PATRICIA KARVELAS: There are reports the Government is looking at preventative detention style laws. Why wasn't that in the legislation last week, if you're looking at it then?

CLARE O'NEIL: Yep, yep. So really important question. If I could just quickly explain to your listeners. So the High Court has done something that is a bit unusual here, they have given us a clear decision on the case of NZYQ, and the decision was that this person and others like him must be immediately released from detention.

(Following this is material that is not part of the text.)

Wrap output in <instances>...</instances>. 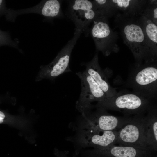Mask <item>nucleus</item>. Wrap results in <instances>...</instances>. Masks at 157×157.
Returning <instances> with one entry per match:
<instances>
[{"label": "nucleus", "instance_id": "obj_1", "mask_svg": "<svg viewBox=\"0 0 157 157\" xmlns=\"http://www.w3.org/2000/svg\"><path fill=\"white\" fill-rule=\"evenodd\" d=\"M152 100L134 91L123 90L113 97L97 104L94 107L119 111L126 116L135 115L147 112L153 105Z\"/></svg>", "mask_w": 157, "mask_h": 157}, {"label": "nucleus", "instance_id": "obj_2", "mask_svg": "<svg viewBox=\"0 0 157 157\" xmlns=\"http://www.w3.org/2000/svg\"><path fill=\"white\" fill-rule=\"evenodd\" d=\"M154 61L137 64L131 71L126 85L133 91L151 100L157 93V67Z\"/></svg>", "mask_w": 157, "mask_h": 157}, {"label": "nucleus", "instance_id": "obj_3", "mask_svg": "<svg viewBox=\"0 0 157 157\" xmlns=\"http://www.w3.org/2000/svg\"><path fill=\"white\" fill-rule=\"evenodd\" d=\"M145 113L135 115L118 131L116 144L151 151L147 143Z\"/></svg>", "mask_w": 157, "mask_h": 157}, {"label": "nucleus", "instance_id": "obj_4", "mask_svg": "<svg viewBox=\"0 0 157 157\" xmlns=\"http://www.w3.org/2000/svg\"><path fill=\"white\" fill-rule=\"evenodd\" d=\"M81 80V90L76 108L82 113L90 110L93 106L91 103L99 104L107 99V97L94 79L84 71L76 73Z\"/></svg>", "mask_w": 157, "mask_h": 157}, {"label": "nucleus", "instance_id": "obj_5", "mask_svg": "<svg viewBox=\"0 0 157 157\" xmlns=\"http://www.w3.org/2000/svg\"><path fill=\"white\" fill-rule=\"evenodd\" d=\"M82 114L86 120L85 127L102 131H118L131 118L127 116H114L100 108H96L92 113L86 112Z\"/></svg>", "mask_w": 157, "mask_h": 157}, {"label": "nucleus", "instance_id": "obj_6", "mask_svg": "<svg viewBox=\"0 0 157 157\" xmlns=\"http://www.w3.org/2000/svg\"><path fill=\"white\" fill-rule=\"evenodd\" d=\"M123 34L125 43L138 61V64L141 63L143 59L146 62L154 60L149 55L150 53L147 48L144 33L138 24H127L124 28Z\"/></svg>", "mask_w": 157, "mask_h": 157}, {"label": "nucleus", "instance_id": "obj_7", "mask_svg": "<svg viewBox=\"0 0 157 157\" xmlns=\"http://www.w3.org/2000/svg\"><path fill=\"white\" fill-rule=\"evenodd\" d=\"M118 134L117 131H102L85 127L80 132L78 140L85 147L104 150L116 144Z\"/></svg>", "mask_w": 157, "mask_h": 157}, {"label": "nucleus", "instance_id": "obj_8", "mask_svg": "<svg viewBox=\"0 0 157 157\" xmlns=\"http://www.w3.org/2000/svg\"><path fill=\"white\" fill-rule=\"evenodd\" d=\"M82 31L77 26L74 36L58 53L54 60L45 68V76L55 78L66 72L71 71L69 62L72 50Z\"/></svg>", "mask_w": 157, "mask_h": 157}, {"label": "nucleus", "instance_id": "obj_9", "mask_svg": "<svg viewBox=\"0 0 157 157\" xmlns=\"http://www.w3.org/2000/svg\"><path fill=\"white\" fill-rule=\"evenodd\" d=\"M152 151L134 147L114 145L104 150L93 148L86 151V157H151Z\"/></svg>", "mask_w": 157, "mask_h": 157}, {"label": "nucleus", "instance_id": "obj_10", "mask_svg": "<svg viewBox=\"0 0 157 157\" xmlns=\"http://www.w3.org/2000/svg\"><path fill=\"white\" fill-rule=\"evenodd\" d=\"M94 24L91 31V34L98 50L105 56L110 52L107 45L111 37V31L104 16L101 14L94 19Z\"/></svg>", "mask_w": 157, "mask_h": 157}, {"label": "nucleus", "instance_id": "obj_11", "mask_svg": "<svg viewBox=\"0 0 157 157\" xmlns=\"http://www.w3.org/2000/svg\"><path fill=\"white\" fill-rule=\"evenodd\" d=\"M85 65L86 66L85 71L98 84L106 94L107 99L111 98L116 94V90L111 86L107 76L99 64L97 54L90 61L86 63Z\"/></svg>", "mask_w": 157, "mask_h": 157}, {"label": "nucleus", "instance_id": "obj_12", "mask_svg": "<svg viewBox=\"0 0 157 157\" xmlns=\"http://www.w3.org/2000/svg\"><path fill=\"white\" fill-rule=\"evenodd\" d=\"M73 18L83 27L94 20L97 16L94 4L88 0H76L72 6Z\"/></svg>", "mask_w": 157, "mask_h": 157}, {"label": "nucleus", "instance_id": "obj_13", "mask_svg": "<svg viewBox=\"0 0 157 157\" xmlns=\"http://www.w3.org/2000/svg\"><path fill=\"white\" fill-rule=\"evenodd\" d=\"M145 116L147 143L149 149L157 150V111L156 106H152L147 111Z\"/></svg>", "mask_w": 157, "mask_h": 157}, {"label": "nucleus", "instance_id": "obj_14", "mask_svg": "<svg viewBox=\"0 0 157 157\" xmlns=\"http://www.w3.org/2000/svg\"><path fill=\"white\" fill-rule=\"evenodd\" d=\"M60 4L57 0H49L41 4L38 13L42 15L49 17H54L60 13Z\"/></svg>", "mask_w": 157, "mask_h": 157}, {"label": "nucleus", "instance_id": "obj_15", "mask_svg": "<svg viewBox=\"0 0 157 157\" xmlns=\"http://www.w3.org/2000/svg\"><path fill=\"white\" fill-rule=\"evenodd\" d=\"M145 30L149 39L155 44L157 43V26L156 25L149 19L147 21Z\"/></svg>", "mask_w": 157, "mask_h": 157}, {"label": "nucleus", "instance_id": "obj_16", "mask_svg": "<svg viewBox=\"0 0 157 157\" xmlns=\"http://www.w3.org/2000/svg\"><path fill=\"white\" fill-rule=\"evenodd\" d=\"M13 45V42L8 33L0 30V46Z\"/></svg>", "mask_w": 157, "mask_h": 157}, {"label": "nucleus", "instance_id": "obj_17", "mask_svg": "<svg viewBox=\"0 0 157 157\" xmlns=\"http://www.w3.org/2000/svg\"><path fill=\"white\" fill-rule=\"evenodd\" d=\"M112 1L118 8L122 10L128 8L131 2V1L130 0H113Z\"/></svg>", "mask_w": 157, "mask_h": 157}, {"label": "nucleus", "instance_id": "obj_18", "mask_svg": "<svg viewBox=\"0 0 157 157\" xmlns=\"http://www.w3.org/2000/svg\"><path fill=\"white\" fill-rule=\"evenodd\" d=\"M5 11V1L0 0V15L4 13Z\"/></svg>", "mask_w": 157, "mask_h": 157}, {"label": "nucleus", "instance_id": "obj_19", "mask_svg": "<svg viewBox=\"0 0 157 157\" xmlns=\"http://www.w3.org/2000/svg\"><path fill=\"white\" fill-rule=\"evenodd\" d=\"M107 1L105 0H96L94 1L95 3L98 6H104L107 2Z\"/></svg>", "mask_w": 157, "mask_h": 157}, {"label": "nucleus", "instance_id": "obj_20", "mask_svg": "<svg viewBox=\"0 0 157 157\" xmlns=\"http://www.w3.org/2000/svg\"><path fill=\"white\" fill-rule=\"evenodd\" d=\"M57 157H71L69 156L67 154L63 151H57L56 153Z\"/></svg>", "mask_w": 157, "mask_h": 157}, {"label": "nucleus", "instance_id": "obj_21", "mask_svg": "<svg viewBox=\"0 0 157 157\" xmlns=\"http://www.w3.org/2000/svg\"><path fill=\"white\" fill-rule=\"evenodd\" d=\"M152 13V17L154 19L155 21H157V8H155L153 10Z\"/></svg>", "mask_w": 157, "mask_h": 157}, {"label": "nucleus", "instance_id": "obj_22", "mask_svg": "<svg viewBox=\"0 0 157 157\" xmlns=\"http://www.w3.org/2000/svg\"><path fill=\"white\" fill-rule=\"evenodd\" d=\"M5 117L4 114L2 112L0 111V123L3 122Z\"/></svg>", "mask_w": 157, "mask_h": 157}, {"label": "nucleus", "instance_id": "obj_23", "mask_svg": "<svg viewBox=\"0 0 157 157\" xmlns=\"http://www.w3.org/2000/svg\"><path fill=\"white\" fill-rule=\"evenodd\" d=\"M151 157H157V156H152Z\"/></svg>", "mask_w": 157, "mask_h": 157}]
</instances>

What the High Court has not done yet is give us the detailed reasons for their decision. Now the High Court is interpreting the Australian Constitution in a different way than was interpreted in 2004, they are effectively creating a new line between the role of the executive and the role of the judiciary, and we need to design laws that are going to be legal under the new test that they will set out for us in the reasons.

So the reason that we can't just launch forth and design a completely new regime to manage all of this is because it needs to be durable. The thing that we don't want, PK, is for the Commonwealth to design laws that don't stand up in front of the High Court, because a broken law doesn't make a single Australian safer.

So what we need to do, we've set up a Phase 1 approach which manages these people in the community in a way that is safe. What we now need to do is get the reasons for decision and design a longer‑term durable constitutional solution that will make sure that we manage community safety while we follow the law.

PATRICIA KARVELAS: If you could have your time again, would you have changed anything about the way the Government went about last week?

CLARE O'NEIL: I don't think about the world that way, PK. I am not into the gory analysis of politics. I have one consideration in the work that I do, and that is managing the safety of the Australian community, and that is the only thing that guides me in how I manage this issue within the Government.

PATRICIA KARVELAS: Thanks for joining us.


PATRICIA KARVELAS: Minister For Home Affairs and Cyber Security, Clare O'Neil. You're listening to RN Breakfast.